• Spatial reasoning question data:
Start

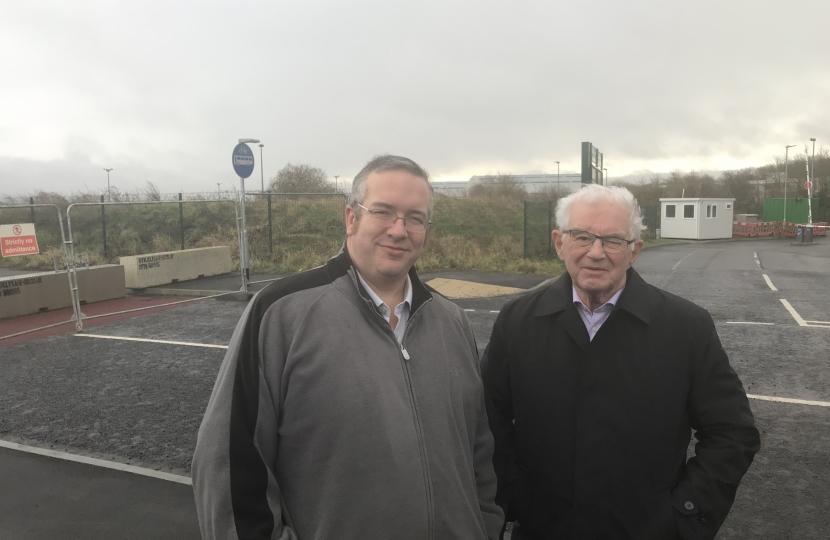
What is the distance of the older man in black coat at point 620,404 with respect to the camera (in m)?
2.09

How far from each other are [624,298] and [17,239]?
896 cm

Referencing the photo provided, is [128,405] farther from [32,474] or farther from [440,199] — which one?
[440,199]

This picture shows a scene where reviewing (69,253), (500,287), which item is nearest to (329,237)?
(500,287)

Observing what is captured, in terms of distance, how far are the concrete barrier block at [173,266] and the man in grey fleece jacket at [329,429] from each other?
44.1 ft

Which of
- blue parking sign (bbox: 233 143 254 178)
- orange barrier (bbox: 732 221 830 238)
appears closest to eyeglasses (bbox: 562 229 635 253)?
blue parking sign (bbox: 233 143 254 178)

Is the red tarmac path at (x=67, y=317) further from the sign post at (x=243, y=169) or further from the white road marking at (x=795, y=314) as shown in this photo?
the white road marking at (x=795, y=314)

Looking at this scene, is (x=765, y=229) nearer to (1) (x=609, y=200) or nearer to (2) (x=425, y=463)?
(1) (x=609, y=200)

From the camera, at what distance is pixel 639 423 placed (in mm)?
2105

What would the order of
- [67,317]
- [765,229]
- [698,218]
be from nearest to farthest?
[67,317] → [698,218] → [765,229]

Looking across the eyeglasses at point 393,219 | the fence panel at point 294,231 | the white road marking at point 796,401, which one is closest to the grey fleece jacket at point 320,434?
the eyeglasses at point 393,219

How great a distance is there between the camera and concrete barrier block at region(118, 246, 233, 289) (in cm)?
1398

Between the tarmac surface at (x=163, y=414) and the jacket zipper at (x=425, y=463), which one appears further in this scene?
the tarmac surface at (x=163, y=414)

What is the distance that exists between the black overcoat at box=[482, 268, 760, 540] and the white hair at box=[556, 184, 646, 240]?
0.78ft

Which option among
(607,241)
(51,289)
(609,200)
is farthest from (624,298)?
(51,289)
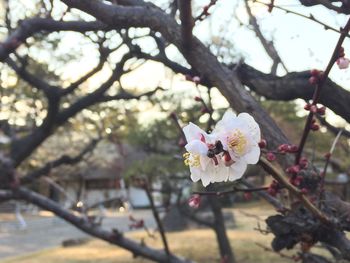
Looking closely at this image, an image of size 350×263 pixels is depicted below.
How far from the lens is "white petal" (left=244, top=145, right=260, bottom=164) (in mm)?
1270

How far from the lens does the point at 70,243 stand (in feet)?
55.0

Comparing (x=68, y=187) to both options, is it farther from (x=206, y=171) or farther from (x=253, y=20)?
(x=206, y=171)

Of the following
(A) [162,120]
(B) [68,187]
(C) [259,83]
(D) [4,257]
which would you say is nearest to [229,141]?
(C) [259,83]

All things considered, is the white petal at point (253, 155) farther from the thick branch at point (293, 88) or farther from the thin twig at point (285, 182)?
the thick branch at point (293, 88)

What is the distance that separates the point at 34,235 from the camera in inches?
827

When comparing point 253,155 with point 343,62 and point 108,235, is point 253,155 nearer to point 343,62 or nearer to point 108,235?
point 343,62

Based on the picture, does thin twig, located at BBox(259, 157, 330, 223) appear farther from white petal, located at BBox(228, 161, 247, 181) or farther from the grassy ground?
the grassy ground

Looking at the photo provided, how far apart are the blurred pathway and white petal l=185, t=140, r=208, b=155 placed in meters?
14.5

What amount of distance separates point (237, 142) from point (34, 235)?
21.1 metres

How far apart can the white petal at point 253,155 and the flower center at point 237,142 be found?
0.02m

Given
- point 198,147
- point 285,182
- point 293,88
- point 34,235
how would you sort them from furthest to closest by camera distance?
point 34,235 → point 293,88 → point 285,182 → point 198,147

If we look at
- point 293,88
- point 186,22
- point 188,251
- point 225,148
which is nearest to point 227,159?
point 225,148

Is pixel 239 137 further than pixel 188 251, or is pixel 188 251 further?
pixel 188 251

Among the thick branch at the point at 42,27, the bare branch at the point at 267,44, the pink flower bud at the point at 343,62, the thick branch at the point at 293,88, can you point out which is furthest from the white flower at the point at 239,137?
the bare branch at the point at 267,44
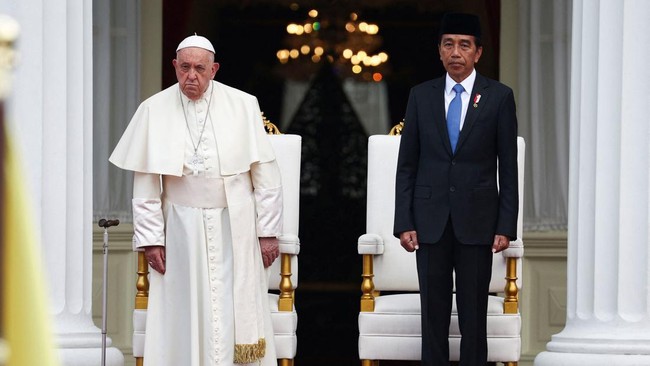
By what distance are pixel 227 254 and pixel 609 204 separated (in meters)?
1.76

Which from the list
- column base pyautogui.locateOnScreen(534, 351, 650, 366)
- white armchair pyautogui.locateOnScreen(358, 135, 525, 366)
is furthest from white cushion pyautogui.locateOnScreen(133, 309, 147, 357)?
column base pyautogui.locateOnScreen(534, 351, 650, 366)

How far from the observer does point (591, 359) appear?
5605 millimetres

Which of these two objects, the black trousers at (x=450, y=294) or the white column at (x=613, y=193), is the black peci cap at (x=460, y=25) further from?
the white column at (x=613, y=193)

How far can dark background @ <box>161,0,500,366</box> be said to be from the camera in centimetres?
1029

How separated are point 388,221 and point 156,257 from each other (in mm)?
1395

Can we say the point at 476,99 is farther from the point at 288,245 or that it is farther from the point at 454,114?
the point at 288,245

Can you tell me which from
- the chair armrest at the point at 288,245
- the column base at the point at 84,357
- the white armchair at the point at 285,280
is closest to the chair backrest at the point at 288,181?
the white armchair at the point at 285,280

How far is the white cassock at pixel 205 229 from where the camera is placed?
200 inches

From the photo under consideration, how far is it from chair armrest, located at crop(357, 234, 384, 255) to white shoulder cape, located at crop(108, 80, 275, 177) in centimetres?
75

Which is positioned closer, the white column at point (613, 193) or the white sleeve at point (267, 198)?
the white sleeve at point (267, 198)

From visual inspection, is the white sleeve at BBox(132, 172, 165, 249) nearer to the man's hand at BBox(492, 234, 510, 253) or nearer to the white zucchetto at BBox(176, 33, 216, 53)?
the white zucchetto at BBox(176, 33, 216, 53)

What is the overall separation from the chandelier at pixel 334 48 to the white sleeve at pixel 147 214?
579 centimetres

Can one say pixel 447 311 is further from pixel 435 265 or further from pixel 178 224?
pixel 178 224

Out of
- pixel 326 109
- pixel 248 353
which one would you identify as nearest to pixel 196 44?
pixel 248 353
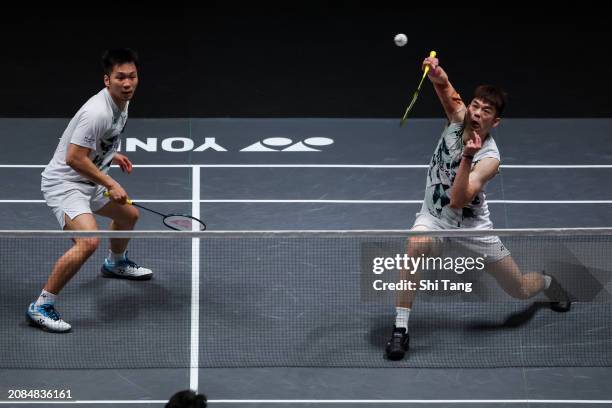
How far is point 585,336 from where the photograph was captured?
8.91m

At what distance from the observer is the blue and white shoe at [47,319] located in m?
8.87

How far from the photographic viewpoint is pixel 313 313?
902 cm

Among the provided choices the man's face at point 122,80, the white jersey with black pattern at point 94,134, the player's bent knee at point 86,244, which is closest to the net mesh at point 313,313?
the player's bent knee at point 86,244

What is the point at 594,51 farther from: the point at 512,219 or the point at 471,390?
the point at 471,390

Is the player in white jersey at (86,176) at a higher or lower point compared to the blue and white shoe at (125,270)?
higher

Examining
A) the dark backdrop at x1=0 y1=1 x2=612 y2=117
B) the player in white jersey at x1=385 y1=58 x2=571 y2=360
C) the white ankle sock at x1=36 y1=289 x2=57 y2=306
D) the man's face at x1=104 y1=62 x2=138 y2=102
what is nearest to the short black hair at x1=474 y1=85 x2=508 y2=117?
the player in white jersey at x1=385 y1=58 x2=571 y2=360

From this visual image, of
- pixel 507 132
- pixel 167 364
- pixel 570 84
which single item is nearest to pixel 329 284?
pixel 167 364

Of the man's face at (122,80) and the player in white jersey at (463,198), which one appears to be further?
the man's face at (122,80)

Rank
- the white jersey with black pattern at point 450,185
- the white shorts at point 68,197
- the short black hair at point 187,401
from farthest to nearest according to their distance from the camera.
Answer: the white shorts at point 68,197, the white jersey with black pattern at point 450,185, the short black hair at point 187,401

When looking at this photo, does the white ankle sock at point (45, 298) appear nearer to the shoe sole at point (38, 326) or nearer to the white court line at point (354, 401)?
the shoe sole at point (38, 326)

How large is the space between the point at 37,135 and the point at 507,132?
4340 mm

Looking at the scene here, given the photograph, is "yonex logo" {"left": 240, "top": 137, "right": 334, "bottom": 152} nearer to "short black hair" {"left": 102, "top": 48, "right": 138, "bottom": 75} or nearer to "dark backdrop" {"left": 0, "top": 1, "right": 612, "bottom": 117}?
"dark backdrop" {"left": 0, "top": 1, "right": 612, "bottom": 117}

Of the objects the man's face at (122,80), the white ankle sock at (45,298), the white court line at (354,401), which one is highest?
the man's face at (122,80)

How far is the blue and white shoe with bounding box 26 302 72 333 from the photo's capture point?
8.87 meters
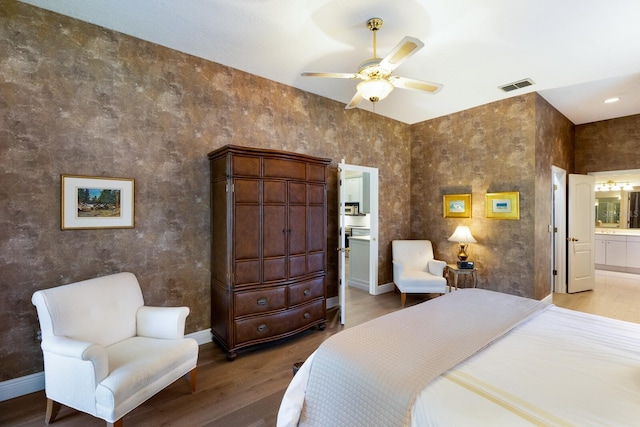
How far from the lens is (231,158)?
2.71 m

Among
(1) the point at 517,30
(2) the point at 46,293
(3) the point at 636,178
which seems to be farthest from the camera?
(3) the point at 636,178

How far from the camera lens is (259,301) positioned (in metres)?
2.87

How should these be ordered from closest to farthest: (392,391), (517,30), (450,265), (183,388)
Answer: (392,391)
(183,388)
(517,30)
(450,265)

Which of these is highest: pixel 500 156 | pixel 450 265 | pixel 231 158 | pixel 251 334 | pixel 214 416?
pixel 500 156

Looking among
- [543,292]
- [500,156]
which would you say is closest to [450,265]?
[543,292]

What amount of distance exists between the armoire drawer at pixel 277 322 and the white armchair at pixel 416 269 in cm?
156

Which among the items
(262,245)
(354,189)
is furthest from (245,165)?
(354,189)

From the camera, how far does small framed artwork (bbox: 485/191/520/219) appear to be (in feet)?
13.1

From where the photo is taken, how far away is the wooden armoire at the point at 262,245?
9.02 feet

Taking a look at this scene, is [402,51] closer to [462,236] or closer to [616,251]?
[462,236]

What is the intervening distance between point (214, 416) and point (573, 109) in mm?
6213

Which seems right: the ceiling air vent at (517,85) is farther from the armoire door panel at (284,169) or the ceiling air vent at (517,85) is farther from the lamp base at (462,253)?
the armoire door panel at (284,169)

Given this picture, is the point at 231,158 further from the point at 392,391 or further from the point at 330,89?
the point at 392,391

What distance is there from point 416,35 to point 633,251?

End

• WHAT YOU WILL DO: Repeat exactly the lines from the line containing "From where the photo is" through the last line of the records above, including both, and nothing else.

• EXERCISE RESPONSE:
From where the photo is taken, how far away is the wooden armoire at the point at 262,245?
9.02 feet

Taking a look at this scene, is [402,51] closer to [462,236] or closer to [616,251]?
[462,236]

What is the intervening distance between point (214, 416) and point (573, 109) in mm?
6213

Which seems right: the ceiling air vent at (517,85) is farther from the armoire door panel at (284,169) or the ceiling air vent at (517,85) is farther from the lamp base at (462,253)?
the armoire door panel at (284,169)

Given this picture, is the point at 231,158 further from the point at 392,391 or further from the point at 330,89?
the point at 392,391

What distance is there from point 416,35 to point 633,251?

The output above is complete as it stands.